River no jugó bien durante la mayor parte del partido, y terminó pidiendo la hora contra los jujeños. Pero gracias a la experiencia del Muñeco y la frescura de Mauro Díaz, entre otros, se quedó con los tres puntos y apaciguó un poco las aguas en Núñez.
Se esperaba que arranque la tarde-noche con un clima espeso, producto de la eliminación en primera ronda de la Copa Libertadores ante Nacional, el jueves, y así fue; pero de todas formas, se notó claramente que entre los hinchas triunfó la postura de apoyar pese al duro momento, en vez de solamente reprochar (más allá de que en la platea San Martín se repartieron carteles que pedían que las elecciones se adelanten, para no desperdiciar otro semestre). De hecho, no hubo una silbatina generalizada al comienzo, solo en algunos casos puntuales, como Ahumada y Rosales (¿por qué lo pone Pipo?). “Pongan más huevo, pongan más corazón que esto es River” fue el hit que se escuchó varias veces seguidas mientras los jugadores entraban a la cancha.
Durante el primer tiempo, River buscó varias veces el arco de Pezzutti, pero no lo consiguió ni con los arranques de Falcao ni las buenas jugadas de Mauro Díaz, que aportó verticalidad y buen juego. Y si bien estuvo más cerca de abrir el marcador, pasó algunos sofocones en algunos contraataques. Y al no conseguir marcar, pese al aliento insistente de la tribuna, la primera mitad se fue diluyendo en un 0 a 0 mediocre. Ni bien pitó Brazenas el final de la primera parte, ahí si se hicieron escuchar los silbidos generales. Y también se escucharon dos pedidos: un “Muñeeeecoo, muñeeeecoo”, que fue correspondido, y uno con dejo a protesta: “Orteeeega, Orteeeeeega”…

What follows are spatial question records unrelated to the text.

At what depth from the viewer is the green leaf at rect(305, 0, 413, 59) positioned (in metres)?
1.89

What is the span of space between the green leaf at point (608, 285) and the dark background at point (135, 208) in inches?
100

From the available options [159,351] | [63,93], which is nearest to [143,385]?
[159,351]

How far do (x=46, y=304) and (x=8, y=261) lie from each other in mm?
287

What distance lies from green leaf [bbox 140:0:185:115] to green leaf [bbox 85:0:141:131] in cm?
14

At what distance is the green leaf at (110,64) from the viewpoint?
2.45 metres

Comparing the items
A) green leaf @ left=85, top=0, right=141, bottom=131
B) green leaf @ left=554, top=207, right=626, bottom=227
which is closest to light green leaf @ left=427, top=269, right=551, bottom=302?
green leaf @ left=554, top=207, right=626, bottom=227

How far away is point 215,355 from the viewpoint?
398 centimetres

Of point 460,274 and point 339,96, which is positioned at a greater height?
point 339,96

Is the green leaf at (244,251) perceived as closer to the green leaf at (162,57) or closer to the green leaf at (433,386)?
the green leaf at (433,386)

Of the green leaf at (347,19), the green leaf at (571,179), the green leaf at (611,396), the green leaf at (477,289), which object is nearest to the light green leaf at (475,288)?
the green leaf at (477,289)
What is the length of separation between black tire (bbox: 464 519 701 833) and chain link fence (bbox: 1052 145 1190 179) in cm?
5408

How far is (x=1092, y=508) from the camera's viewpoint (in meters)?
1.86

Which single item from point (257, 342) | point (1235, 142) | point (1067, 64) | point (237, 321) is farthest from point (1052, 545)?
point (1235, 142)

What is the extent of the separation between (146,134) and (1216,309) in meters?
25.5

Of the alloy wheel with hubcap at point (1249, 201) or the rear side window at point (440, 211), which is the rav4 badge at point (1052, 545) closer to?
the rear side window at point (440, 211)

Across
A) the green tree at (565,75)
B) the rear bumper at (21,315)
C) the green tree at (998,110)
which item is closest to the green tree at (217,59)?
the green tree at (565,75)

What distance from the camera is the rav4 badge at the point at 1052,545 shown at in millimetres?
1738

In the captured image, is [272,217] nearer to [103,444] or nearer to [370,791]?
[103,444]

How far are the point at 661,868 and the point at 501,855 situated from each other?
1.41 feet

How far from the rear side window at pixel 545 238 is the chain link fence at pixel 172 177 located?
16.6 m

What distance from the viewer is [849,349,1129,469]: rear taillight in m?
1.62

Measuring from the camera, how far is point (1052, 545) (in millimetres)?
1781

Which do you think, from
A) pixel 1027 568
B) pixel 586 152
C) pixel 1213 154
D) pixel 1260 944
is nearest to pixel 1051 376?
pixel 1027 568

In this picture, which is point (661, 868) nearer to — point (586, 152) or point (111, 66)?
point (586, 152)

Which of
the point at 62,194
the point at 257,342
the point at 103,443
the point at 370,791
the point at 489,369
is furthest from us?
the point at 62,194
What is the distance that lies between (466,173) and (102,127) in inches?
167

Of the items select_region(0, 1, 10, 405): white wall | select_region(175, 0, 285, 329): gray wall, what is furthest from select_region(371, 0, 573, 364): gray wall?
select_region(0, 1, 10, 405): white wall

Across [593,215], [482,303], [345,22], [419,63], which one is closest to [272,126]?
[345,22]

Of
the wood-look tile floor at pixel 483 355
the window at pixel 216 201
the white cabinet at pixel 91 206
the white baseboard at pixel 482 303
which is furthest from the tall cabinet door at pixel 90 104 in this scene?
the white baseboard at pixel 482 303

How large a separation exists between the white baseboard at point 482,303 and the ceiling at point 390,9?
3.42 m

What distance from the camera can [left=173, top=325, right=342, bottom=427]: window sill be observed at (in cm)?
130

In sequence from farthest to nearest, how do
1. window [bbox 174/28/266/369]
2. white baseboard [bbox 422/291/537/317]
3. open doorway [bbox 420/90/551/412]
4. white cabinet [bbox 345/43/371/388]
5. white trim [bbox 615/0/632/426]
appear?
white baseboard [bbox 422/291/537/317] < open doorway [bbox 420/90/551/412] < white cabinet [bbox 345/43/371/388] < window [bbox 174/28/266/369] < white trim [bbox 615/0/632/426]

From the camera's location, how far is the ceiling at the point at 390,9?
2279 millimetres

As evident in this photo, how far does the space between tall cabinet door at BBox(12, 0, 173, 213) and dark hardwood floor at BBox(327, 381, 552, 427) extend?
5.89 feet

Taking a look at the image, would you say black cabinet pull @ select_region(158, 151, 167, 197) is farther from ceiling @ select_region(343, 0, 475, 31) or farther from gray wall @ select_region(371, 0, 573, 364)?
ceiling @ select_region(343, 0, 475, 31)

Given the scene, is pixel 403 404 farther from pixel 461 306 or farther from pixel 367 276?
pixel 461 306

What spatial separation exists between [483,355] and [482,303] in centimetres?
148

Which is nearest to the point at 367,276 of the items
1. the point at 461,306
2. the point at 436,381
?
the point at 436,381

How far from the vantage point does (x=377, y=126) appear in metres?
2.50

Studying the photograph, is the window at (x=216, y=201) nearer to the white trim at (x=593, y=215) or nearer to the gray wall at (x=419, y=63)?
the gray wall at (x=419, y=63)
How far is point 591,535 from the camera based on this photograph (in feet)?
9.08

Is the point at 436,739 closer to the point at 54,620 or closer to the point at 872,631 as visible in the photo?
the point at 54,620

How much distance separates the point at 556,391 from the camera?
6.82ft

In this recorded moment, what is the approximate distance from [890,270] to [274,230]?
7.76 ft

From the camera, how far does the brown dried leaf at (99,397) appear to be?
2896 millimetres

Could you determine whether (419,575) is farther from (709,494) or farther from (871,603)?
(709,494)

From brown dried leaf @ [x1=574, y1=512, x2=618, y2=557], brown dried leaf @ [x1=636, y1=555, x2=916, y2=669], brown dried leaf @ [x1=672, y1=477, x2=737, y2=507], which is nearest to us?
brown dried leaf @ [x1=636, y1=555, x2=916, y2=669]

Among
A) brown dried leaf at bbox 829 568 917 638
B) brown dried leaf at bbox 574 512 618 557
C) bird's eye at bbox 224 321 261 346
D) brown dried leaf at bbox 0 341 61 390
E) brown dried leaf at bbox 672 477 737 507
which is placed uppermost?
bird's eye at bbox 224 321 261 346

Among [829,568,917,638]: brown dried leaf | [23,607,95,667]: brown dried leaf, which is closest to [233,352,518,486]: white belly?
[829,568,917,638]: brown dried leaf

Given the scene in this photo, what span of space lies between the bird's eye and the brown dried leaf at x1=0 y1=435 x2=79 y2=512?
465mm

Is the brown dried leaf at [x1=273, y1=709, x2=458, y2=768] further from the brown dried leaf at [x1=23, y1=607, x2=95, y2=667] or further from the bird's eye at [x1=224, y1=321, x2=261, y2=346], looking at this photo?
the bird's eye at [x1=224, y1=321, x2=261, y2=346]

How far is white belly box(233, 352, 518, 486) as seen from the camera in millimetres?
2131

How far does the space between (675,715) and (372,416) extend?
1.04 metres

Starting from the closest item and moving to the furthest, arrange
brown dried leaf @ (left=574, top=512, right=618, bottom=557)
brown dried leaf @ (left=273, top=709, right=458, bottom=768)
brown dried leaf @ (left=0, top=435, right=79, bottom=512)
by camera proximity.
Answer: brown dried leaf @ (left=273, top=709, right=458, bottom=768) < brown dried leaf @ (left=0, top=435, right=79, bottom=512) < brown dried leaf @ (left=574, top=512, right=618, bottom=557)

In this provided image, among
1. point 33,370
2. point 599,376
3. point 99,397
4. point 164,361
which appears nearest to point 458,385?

Arrancó el segundo tiempo con un cambio: salió Nico Domingo, e ingresó Diego Barrado. River siguió teniendo un par de intentos pobres, y la gente empezó a desesperarse un poco, a angustiarse aún más, a sufrir los fantasmas. Pero a los 12 minutos entró el Muñeco Gallardo, y tardó dos minutos más en ponerle una asistencia brillante a Falcao para que el colombiano ponga el 1 a 0 que daba paz. Diez minutos después, le saltó la térmica al arquero de Gimnasia, Gastón Pezzuti, que agredió a un alcanzapelotas y se fue estúpidamente expulsado. River comenzaba a respirar, pero no podía relajarse demasiado, por la historia reciente. A los 36 minutos, entró el Ogro Fabbiani, a pisar un poco la pelota e intentar algún contragolpe. Sobre el final, fue expulsado Ramasco, y el Millonario ya estaba tranquilo.
Los hinchas despidieron al equipo con unos tibios aplausos, y con una canción que reflejaba el sentimiento de todos: “Olé, ole ole, ole ole ole olá..jugando bien o jugando mal…yoo, yo te quieroo, no me importa nada, te vengo a alentaar..”. Y se demostró que, aunque haya golpes en el medio, aunque estemos seis puntos abajo, aunque no se juegue bien, esto es River. Y todos juntos tenemos que poder.